== Tasks to complete ==
**A.** In the burglar alarm thread, turn the paragraph that begins "Early last year, we built" into a short bulleted list that keeps its main facts.
**B.** Write the next part of the burglar alarm thread, picking up after its last line.

Arduino Burglar Alarm Sends SMS - aimatt
https://github.com/mattwilliamson/arduino-sms-alarm
======
sshumaker
This is really cool. I've actually been working on something really similar.

Early last year, we built a a breadboard with a Teensy microcontroller
(instead of an Arduino) to decode signals from off-the-shelf door and window
sensors. At the time, we had to reverse engineer the protocol using a
oscilloscope. :) The breadboard was tethered to an Android device, which was
the brain of the system (and this let us do other cool stuff, like video,
networking etc).

We're much further along now (with working prototype units). If you're
interesting in this kind of thing, we ARE hiring. :) (<http://elarm.com>)

------
SigmundA
Both an Elk M1: [http://www.elkproducts.com/product-catalog/m1-gold-cross-
pla...](http://www.elkproducts.com/product-catalog/m1-gold-cross-platform-
control) and a HAI
Omni:[http://www.homeauto.com/Products/HAISystems/OmniPro2/omnipro...](http://www.homeauto.com/Products/HAISystems/OmniPro2/omnipro2_tech.asp)

== Stored records ==
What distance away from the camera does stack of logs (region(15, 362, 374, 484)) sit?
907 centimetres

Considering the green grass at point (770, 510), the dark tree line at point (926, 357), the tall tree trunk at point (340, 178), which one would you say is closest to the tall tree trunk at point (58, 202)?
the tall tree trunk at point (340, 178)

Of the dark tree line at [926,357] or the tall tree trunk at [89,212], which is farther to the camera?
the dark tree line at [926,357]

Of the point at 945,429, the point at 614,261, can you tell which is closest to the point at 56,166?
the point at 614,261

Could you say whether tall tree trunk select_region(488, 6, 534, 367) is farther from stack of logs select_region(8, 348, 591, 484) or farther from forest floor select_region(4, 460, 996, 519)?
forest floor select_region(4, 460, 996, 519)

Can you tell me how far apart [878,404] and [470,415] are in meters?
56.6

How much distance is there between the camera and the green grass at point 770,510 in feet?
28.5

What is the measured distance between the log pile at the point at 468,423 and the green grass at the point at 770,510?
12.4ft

== Final results ==
**A.**
- Early last year, the team built a breadboard to decode signals from off-the-shelf door and window sensors.
- It used a Teensy microcontroller instead of an Arduino.
- They reverse engineered the sensor protocol with an oscilloscope.
- The breadboard was tethered to an Android device, which served as the brain of the system and allowed extras such as video and networking.

**B.**
can do this via email and can call your cell phone and speak the alarm to you
and are UL listed fire/burglar system as well as fully programmable automation
controllers.

They cost significantly more (about as much as a decent PC) but I would not
trust my property or life to anything less honestly. My Omni has been running
without reboot for years and does
security/fire/hvac/irrigation/lighting/garage door control and has an iPhone
app for control.

------
ragmondo
I know it's "just" an arduino talking to another PC .. but after doing some
drilling, soldering, glueing, screwing and general arduino-ing myself (
<http://www.youtube.com/watch?v=N9Rj-NegE6E> ) well done on actually getting
something designed, done and "ready". If you inspire one person to pick up an
arduino then that's compliment enough !

------
standingstone
I have been told that Burglar alarms that send SMS alerts are vulnerable to
blocking devices. These are allegedly available on ebay and are already being
used for this purpose.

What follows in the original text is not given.